** begin Given text **

Good post Timberwolf.
A lot of people get confused on the value of high octane gas.
As you said ,it is actually less flamable .That is why it is neccesary to use higher octane as you raise the compression in an engine.Lower octane gas will ignite when it shouldn't, like many degrees before the plug is energised,causing preignition,and detonation.
Hi octane fuel makes no extra power by itself.It only allows you to run more compession,which in turn makes more power.


----------



## LawnMoore (Feb 26, 2011)

So all this time ive been running 93 octane in my mixed gas, its useless or worse?


----------



## VA-Sawyer (Feb 27, 2011)

High octane fuel is NOT more resistant to ignition, but it is more resistant to detonation. In fact that is one way of grading the fuel, they run it in an engine that has a variable compression ratio and see at what point it starts to detonate. We had one of those engines at Purdue. It had a moveable piston in the top of the head that you could raise or lower with a threaded shaft. 

As far as getting more power from higher octane fuel, I agree, not going to happen unless the compression is raised as well. One note, using a slightly higher octane fuel does give a bit of protection from having problems due to octane degrade over time. That is the only reason I spend money for the higher grade stuff at the pump.

I have a Cessna 172 that has been modified and approved to use auto fuel. I made the change back in the early 80's. It is approved for leaded and unleaded auto fuel 87 Oct minimum and for both 80 and 100 Oct Aviation fuel. I have a multipoint EGT ( exhaust gas temp ) and CHT ( cylinder head temp ) that shows me the temps for each cylinder. It makes no difference in temps on any of the 4 fuels I have run. I actually did test early on where I had 100 Oct in one tank and Regular auto in the other. It made no detectable change in temps switching between tanks. Not the results I expected at the time, but as I studied more about fuels, now I understand why it is.

There are only two advantages I see to running the 100 Oct Aviation fuel in chain saws. The first is not having to deal with alcohol, and the second is much lower amounts of aromatic additives in the fuel. They can be hard on rubber and some plastics. 

Rick


----------



## Beasta (Feb 28, 2011)

Most chainsaws themselves are a "High Compression" cylinder.. but remember us adding 2 stroke oil to the mix drastically changes the fuel characteristics. So not only do you have to ignite the fuel you have to burn it efficiently enough to burn the oil as well.. Here is where you get into a whole new class of problems ie fouling and such..

** end Given text **

What is needed >>
Extend the forum thread on high-octane fuel from the point where it stops. The material after this point plays no part in the work.

** begin Data **

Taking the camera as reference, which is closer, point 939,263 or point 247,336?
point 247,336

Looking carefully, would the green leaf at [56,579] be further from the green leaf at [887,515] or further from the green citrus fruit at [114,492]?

** end Data **

Answer to this exercise >>
----------



## ozzy42 (Mar 1, 2011)

Found this article very informing.A long read ,but it covers a lot of things.
Engine Basics: Detonation and Pre-Ignition


Written by Allen W. Cline

Reprinted from Issue 54 of CONTACT! Magazine, published in January, 2000

All high output engines are prone to destructive tendencies as a result of over boost, misfueling, mis-tuning and inadequate cooling. The engine community pushes ever nearer to the limits of power output. As they often learn cylinder chamber combustion processes can quickly gravitate to engine failure. This article defines two types of engine failures, detonation and pre-ignition, that are as insidious in nature to users as they are hard to recognize and detect. This discussion is intended only as a primer about these combustion processes since whole books have been devoted to the subject.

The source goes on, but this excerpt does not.